MONTPELIER, Vt. — The rediscovery of a Revolutionary War diary belonging to one of the American commanders of the Battle of Valcour Island is offering historians a fresh first-person view of the fight that historians credit with helping the fledgling United States of America survive.

The diary of Col. Edward Wigglesworth, the third in command of the American fleet during the Lake Champlain battle that began 242 years ago Thursday, was thought lost, but it was rediscovered earlier this year by an amateur historian.

Excerpts from the diary had been published decades ago, but students of the battle wanted the original.

“It’s a voice from Valcour Island,” said Art Cohn, of the Lake Champlain Maritime Museum, who has studied the battle for decades. “It is somebody literally speaking to us from the event that we hold so highly as a component of the American story.”

In 1997, an American gunboat was discovered upright and in pristine condition in deep Lake Champlain waters. Using diary excerpts published after the book’s discovery in the 1930s that he read in the 1990s, Cohn presumed the boat was the Spitfire. A mis-transcribed name of the boat’s commander in the earlier version kept the issue unsettled.

“It confirmed that everything that Art did was correct,” said Charles Pippenger, a semi-retired neurologist and amateur historian from South Burlington who discovered the diary in March. “They already knew it was the Spitfire, but they spent several years trying to figure this out. If they had had the diary they would have known immediately.”

Now, Cohn has written a plan to raise the Spitfire, preserve it and build a museum where it would be displayed.

The Battle of Valcour Island pitted a small American fleet led by Gen.
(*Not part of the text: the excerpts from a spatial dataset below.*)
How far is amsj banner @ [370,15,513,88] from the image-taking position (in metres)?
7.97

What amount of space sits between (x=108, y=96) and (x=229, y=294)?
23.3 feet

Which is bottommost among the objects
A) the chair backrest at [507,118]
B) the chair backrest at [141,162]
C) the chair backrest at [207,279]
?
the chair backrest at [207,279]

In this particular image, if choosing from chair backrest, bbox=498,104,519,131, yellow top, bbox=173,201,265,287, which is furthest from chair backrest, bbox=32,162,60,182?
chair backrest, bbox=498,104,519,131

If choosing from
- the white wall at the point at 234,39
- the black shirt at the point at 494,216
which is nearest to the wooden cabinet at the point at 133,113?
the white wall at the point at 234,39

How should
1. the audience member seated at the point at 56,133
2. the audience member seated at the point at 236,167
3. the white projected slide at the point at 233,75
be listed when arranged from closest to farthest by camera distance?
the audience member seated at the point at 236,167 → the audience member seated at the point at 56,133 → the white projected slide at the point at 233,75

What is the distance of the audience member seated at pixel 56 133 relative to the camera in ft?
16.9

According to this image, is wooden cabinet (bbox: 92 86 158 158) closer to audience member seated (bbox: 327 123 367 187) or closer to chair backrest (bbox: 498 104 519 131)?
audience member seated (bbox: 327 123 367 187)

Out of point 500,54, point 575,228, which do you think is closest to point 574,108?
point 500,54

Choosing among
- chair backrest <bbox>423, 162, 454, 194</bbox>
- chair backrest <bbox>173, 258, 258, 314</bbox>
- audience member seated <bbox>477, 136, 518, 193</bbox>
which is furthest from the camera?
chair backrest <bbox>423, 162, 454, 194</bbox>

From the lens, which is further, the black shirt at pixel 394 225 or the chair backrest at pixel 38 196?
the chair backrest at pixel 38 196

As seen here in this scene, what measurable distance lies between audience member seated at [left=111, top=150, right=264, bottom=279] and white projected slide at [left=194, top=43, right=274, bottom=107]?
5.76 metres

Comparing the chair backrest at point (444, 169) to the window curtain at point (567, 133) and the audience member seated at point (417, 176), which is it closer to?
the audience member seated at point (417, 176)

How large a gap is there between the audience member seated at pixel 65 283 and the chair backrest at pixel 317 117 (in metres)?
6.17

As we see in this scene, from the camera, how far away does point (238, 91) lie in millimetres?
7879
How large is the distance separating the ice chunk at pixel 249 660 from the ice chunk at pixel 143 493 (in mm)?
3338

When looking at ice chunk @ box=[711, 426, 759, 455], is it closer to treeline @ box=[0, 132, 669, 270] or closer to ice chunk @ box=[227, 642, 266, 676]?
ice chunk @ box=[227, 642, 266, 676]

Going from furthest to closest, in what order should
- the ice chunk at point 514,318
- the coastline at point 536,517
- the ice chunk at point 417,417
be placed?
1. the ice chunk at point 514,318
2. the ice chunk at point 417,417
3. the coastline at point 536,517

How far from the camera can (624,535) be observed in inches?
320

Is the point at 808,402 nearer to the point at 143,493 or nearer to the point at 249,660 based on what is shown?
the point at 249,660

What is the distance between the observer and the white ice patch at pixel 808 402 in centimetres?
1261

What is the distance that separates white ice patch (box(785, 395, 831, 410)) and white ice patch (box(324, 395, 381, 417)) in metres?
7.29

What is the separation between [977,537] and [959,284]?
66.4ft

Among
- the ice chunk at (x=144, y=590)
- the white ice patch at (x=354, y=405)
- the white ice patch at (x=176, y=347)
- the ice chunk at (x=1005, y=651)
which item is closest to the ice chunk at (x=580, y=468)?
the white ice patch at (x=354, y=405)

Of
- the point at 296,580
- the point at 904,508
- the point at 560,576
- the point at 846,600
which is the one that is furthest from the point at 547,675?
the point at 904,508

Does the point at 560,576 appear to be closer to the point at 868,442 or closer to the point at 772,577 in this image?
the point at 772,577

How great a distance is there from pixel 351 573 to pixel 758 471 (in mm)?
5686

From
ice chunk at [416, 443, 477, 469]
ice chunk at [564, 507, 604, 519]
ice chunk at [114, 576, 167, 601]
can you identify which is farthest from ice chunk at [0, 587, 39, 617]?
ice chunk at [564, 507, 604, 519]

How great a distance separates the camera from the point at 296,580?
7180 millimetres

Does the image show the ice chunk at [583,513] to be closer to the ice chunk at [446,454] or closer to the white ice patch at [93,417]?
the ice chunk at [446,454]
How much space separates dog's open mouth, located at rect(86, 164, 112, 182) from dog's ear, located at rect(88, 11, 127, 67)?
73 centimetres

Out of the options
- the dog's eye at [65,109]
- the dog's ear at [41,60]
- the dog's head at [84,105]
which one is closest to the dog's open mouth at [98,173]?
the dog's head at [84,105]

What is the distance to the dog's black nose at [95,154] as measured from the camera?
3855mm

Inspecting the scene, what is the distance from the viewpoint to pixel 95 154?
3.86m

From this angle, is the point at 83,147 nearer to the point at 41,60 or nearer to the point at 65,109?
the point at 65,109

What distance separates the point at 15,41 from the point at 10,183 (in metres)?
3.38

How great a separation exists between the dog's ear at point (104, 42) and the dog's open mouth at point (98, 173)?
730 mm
Benedict Arnold — before he turned traitor — assembled in 1776 at Skenesborough — now Whitehall, New York — to counter a larger British fleet being built in Quebec. The British intended to sail south as part of a broader campaign to split New England from the rest of the country and end the rebellion.

Wigglesworth, an experienced mariner from Massachusetts, was placed in command of a battalion dispatched to Fort Ticonderoga, the American bastion on Lake Champlain.

The British were clear winners after a day of heavy fighting near Valcour Island, just south of Plattsburgh, New York. But it was Wigglesworth who in the dark of night led the surviving American vessels through the British lines and retreated south, preserving the American naval forces on the lake.

Even though the British won the battle, it delayed for a year the British advance south. The extra year gave the Americans time to assemble the forces that were used to win the 1777 Battle of Saratoga, which led to French recognition of the United States.

The first historical reference to the diary is found in the mid-1800s, but after that, it disappeared until 1932 when it was bought by a Vermont man. After his death, it was given to the Bennington Museum. It was not cataloged by the museum staff until 2009 and posted online late last year.

Pippenger found the online listing in March and photographed the entire 34-page document. An article he wrote about the discovery, which includes a number of historical corrections, is set to be published this week by the Journal of the American Revolution.

He says the original version is always better than the snippets frequently used in histories.

“What makes it really significant is you are back to the original thing, the total story,” Pippenger said.